ROANOKE TIMES

                         Roanoke Times
                 Copyright (c) 1995, Landmark Communications, Inc.

DATE: FRIDAY, June 23, 1995                   TAG: 9506230076
SECTION: VIRGINIA                    PAGE: VIRGINIA   EDITION: METRO 
SOURCE: Associated Press
DATELINE: RICHMOND                                LENGTH: Medium


BOUCHER'S '94 TRAVELS: FAR AT OTHERS' EXPENSE

Rep. Rick Boucher took trips to Europe, Florida and several Western states last year on the tab of industries he oversees as a member of the House Commerce Committee, financial disclosure reports show.

Boucher, D-Abingdon, was the most well-traveled among Virginia's 13 members of Congress, according to recently released conflict-of-interest forms for 1994.
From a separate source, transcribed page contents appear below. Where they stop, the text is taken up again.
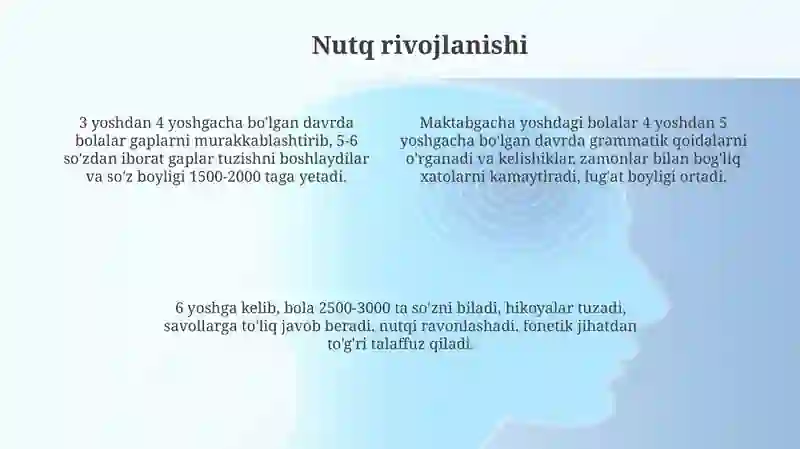 Nutq rivojlanishi

3 yoshdan 4 yoshgacha bo'lgan davrda bolalar gaplarni murakkablashtirib, 5-6 so'zdan iborat gaplar tuzishni boshlaydilar va so'z boyligi 1500-2000 taga yetadi.

Maktabgacha yoshdagi bolalar 4 yoshdan 5 yoshgacha bo'lgan davrda grammatik qoidalarni o'rganadi va kelishiklar, zamonlar bilan bog'liq xatolarni kamaytiradi, lug'at boyligi ortadi.

6 yoshga kelib, bola 2500-3000 ta so'zni biladi, hikoyalar tuzadi, savollarga to'liq javob beradi, nutqi ravonlashadi, fonetik jihatdan to'g'ri talaffuz qiladi.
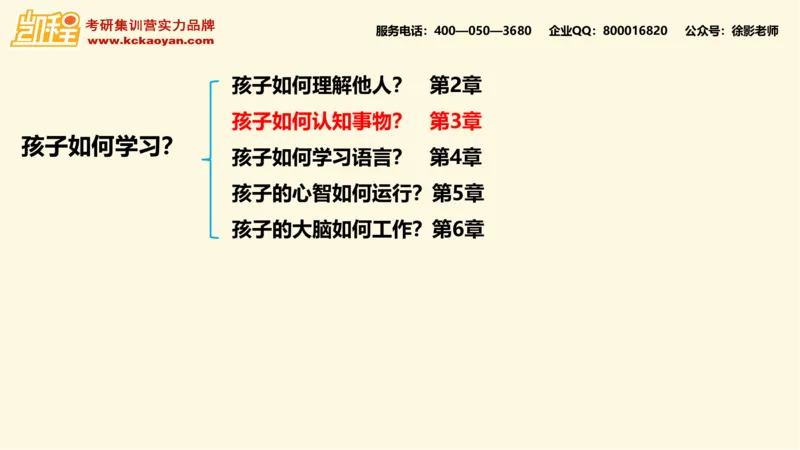 凯程 考研集训营实力品牌
www.kckaoyan.com

服务电话：400—050—3680　企业QQ：800016820　公众号：徐影老师

孩子如何学习？

孩子如何理解他人？　第2章
孩子如何认知事物？　第3章
孩子如何学习语言？　第4章
孩子的心智如何运行？第5章
孩子的大脑如何工作？第6章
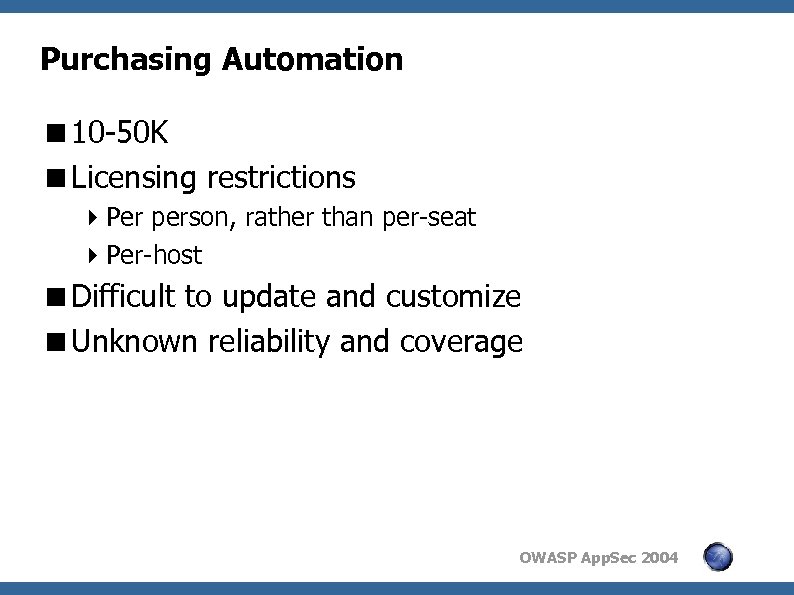 Purchasing Automation

■ 10-50K

■ Licensing restrictions

‣ Per person, rather than per-seat

‣ Per-host

■ Difficult to update and customize

■ Unknown reliability and coverage

OWASP AppSec 2004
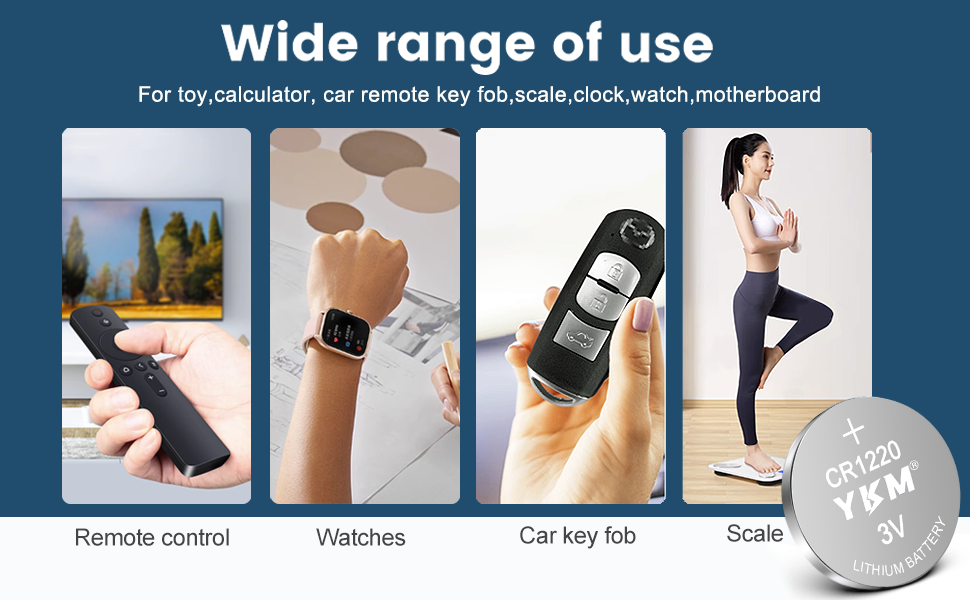 Wide range of use

For toy,calculator, car remote key fob,scale,clock,watch,motherboard

Remote control

Watches

Car key fob

Scale

+
CR1220
YKM®
3V
LITHIUM BATTERY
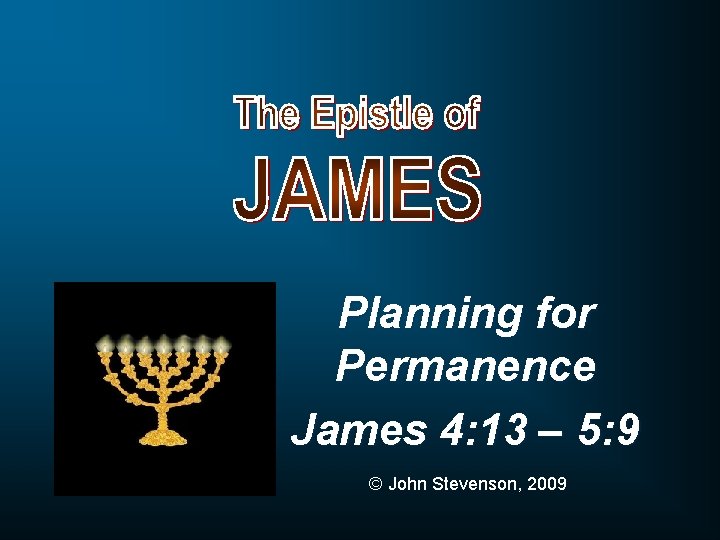 The Epistle of
JAMES

Planning for Permanence

James 4:13 – 5:9

© John Stevenson, 2009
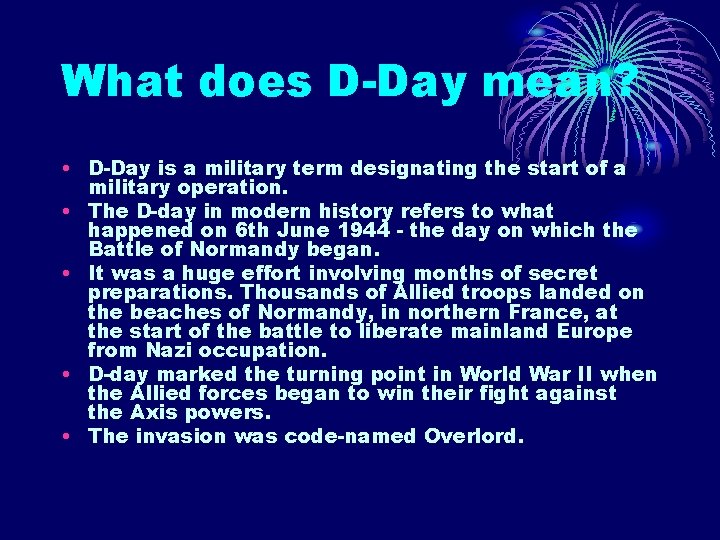 What does D-Day mean?

• D-Day is a military term designating the start of a military operation.
• The D-day in modern history refers to what happened on 6th June 1944 - the day on which the Battle of Normandy began.
• It was a huge effort involving months of secret preparations. Thousands of Allied troops landed on the beaches of Normandy, in northern France, at the start of the battle to liberate mainland Europe from Nazi occupation.
• D-day marked the turning point in World War II when the Allied forces began to win their fight against the Axis powers.
• The invasion was code-named Overlord.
Seven of the 13 reported taking reimbursements for trips worth more than $250. The forms also require representatives and senators to disclose outside income, financial holdings, securities transactions, debts and substantial gifts.

Richmond Republican Thomas J. Bliley, chairman of the Commerce Committee, traveled to Florida; South Carolina; Greenbrier, W.Va.; and Williamsburg at the expense of industry groups. He recently placed his assets in a blind trust after reports that he holds stock in companies affected by his committee.

Reps. James Moran, D-Alexandria, and Frank Wolf, R-Fairfax County, journeyed to Europe. Rep. L.F. Payne, D-Nelson County, headed west to Jackson Hole, Wyo.

Boucher went to London for a forum on energy and telecommunications issues sponsored by the Ripon Educational Foundation.

The National Association of Broadcasters paid for his trip to Amsterdam, Netherlands, to speak about American communications law and policy.

He spoke in Indian Wells, Calif., at the expense of the United States Telephone Association. The same group financed Boucher's trip to Carefree, Ariz., to speak to executives of telephone companies.

W.R. Grace & Co. paid for Boucher to travel to Boca Raton, Fla., to speak to the company's executive officers on environmental legislation.

Sprint/United Telephone Co. and Keystone Energy Project, a think tank on energy issues, sponsored Boucher's trip to Colorado for speeches on competition in electricity markets and telecommunications law. He is on the board of directors of the Keystone group.

``I spend about 70 percent of my legislative time on the Commerce Committee dealing with communications issues. It is a speciality,'' Boucher said. ``I am invited to speak to groups all across the United States.''

The speeches are in the public interest because they help build coalitions and provide information about issues, he said. Because the federal government will not pay for members of Congress to make speeches, Boucher said, he has to go on the sponsors' tab.

``I don't consider it to be a personal opportunity in any sense. It's part of the public service,'' he said. ``I figure that I'm doing them a favor.''

Payne's trip to Wyoming was sponsored by the Jackson Hole Group, a physicians' organization. Payne serves on the Ways and Means Committee, which dealt with health care reform.

Democratic Sen. Charles Robb had free trips to Danville and to Nashville, Tenn.